■ Extrait de page ■
━━━

A force de vous parler de Hot Rod on en oublie l’essentiel, le commencement, histoire de savoir notamment comment tout a commencé. Et comme c’est parti des States, forcément, il existe le king de la Kustom Kulture, j’ai nommé le Deuce, la Ford B de 1932.
On ne peut pas vraiment dire que tout a commencé avec la Ford B, mais presque. En tout cas, si les ‘ricains modifiaient déjà leurs voitures à partir des années 20, l’arrivée de la Ford B en 1932 va permettre de poser les jalons, d’affirmer un style qui se cherchait un peu mais surtout, voir l’arrivée du V8 en lieu et place des 4 et 6 cylindres qui sommeillaient sous les capots. Bon, pas de quoi se taper une java non plus puisque pour le moment, il ne s’agissait « que » d’un Flathead de 221 ci (3,6 l) qui développait péniblement 65 ch à 3400 trs, tout en offrant une fiabilité plutôt aléatoire (ou aller ailleurs… c’est vous qui voyez). Ne riez pas, avec plus de 10 millions de moteurs assemblés, il est encore aujourd’hui le V8 le plus produit au monde puisqu’on le trouvera sous les capots des Ford jusqu’en 1953, berlines, trucks et même tracteurs.

━━━

■ Consigne A ■
Selon l'extrait de page consacré à la Ford B de 1932, quelle puissance le Flathead V8 développait-il, et à quel régime ?

━━━

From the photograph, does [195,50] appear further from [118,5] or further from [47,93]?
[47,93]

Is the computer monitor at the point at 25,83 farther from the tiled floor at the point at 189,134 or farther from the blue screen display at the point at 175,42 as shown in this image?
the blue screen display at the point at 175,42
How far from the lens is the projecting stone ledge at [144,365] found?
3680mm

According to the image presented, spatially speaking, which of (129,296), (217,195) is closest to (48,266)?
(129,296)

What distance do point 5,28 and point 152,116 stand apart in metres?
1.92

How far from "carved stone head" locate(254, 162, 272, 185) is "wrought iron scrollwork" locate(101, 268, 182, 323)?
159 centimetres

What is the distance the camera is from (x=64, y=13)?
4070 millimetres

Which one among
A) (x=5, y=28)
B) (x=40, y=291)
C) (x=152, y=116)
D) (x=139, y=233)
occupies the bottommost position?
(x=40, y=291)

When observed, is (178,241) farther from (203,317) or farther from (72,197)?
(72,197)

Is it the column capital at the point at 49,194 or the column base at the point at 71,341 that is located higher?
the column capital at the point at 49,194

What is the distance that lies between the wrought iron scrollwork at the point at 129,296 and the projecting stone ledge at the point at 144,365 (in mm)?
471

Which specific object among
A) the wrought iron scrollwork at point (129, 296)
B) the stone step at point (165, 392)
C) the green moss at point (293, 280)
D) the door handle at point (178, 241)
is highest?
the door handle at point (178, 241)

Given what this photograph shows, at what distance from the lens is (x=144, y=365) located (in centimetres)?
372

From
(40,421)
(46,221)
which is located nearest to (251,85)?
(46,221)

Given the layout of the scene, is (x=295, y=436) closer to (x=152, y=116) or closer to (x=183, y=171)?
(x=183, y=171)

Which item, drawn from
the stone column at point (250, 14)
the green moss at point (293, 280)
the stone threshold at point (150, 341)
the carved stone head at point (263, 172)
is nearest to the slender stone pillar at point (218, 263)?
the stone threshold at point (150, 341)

━━━

■ Consigne B ■
Transposez en liste numérotée les lignes des enregistrements, en commençant à celle qui contient « Given what this » et en terminant à la fin des enregistrements, sans reprendre les lignes vides.

■ Réponse complète A ■
Il développait 65 ch à 3400 trs.

■ Réponse complète B ■
1. Given what this photograph shows, at what distance from the lens is (x=144, y=365) located (in centimetres)?
2. 372
3. From
4. (40,421)
5. (46,221)
6. which is located nearest to (251,85)?
7. (46,221)
8. Given the layout of the scene, is (x=295, y=436) closer to (x=152, y=116) or closer to (x=183, y=171)?
9. (x=183, y=171)
10. Which item, drawn from
11. the stone column at point (250, 14)
12. the green moss at point (293, 280)
13. the stone threshold at point (150, 341)
14. the carved stone head at point (263, 172)
15. is nearest to the slender stone pillar at point (218, 263)?
16. the stone threshold at point (150, 341)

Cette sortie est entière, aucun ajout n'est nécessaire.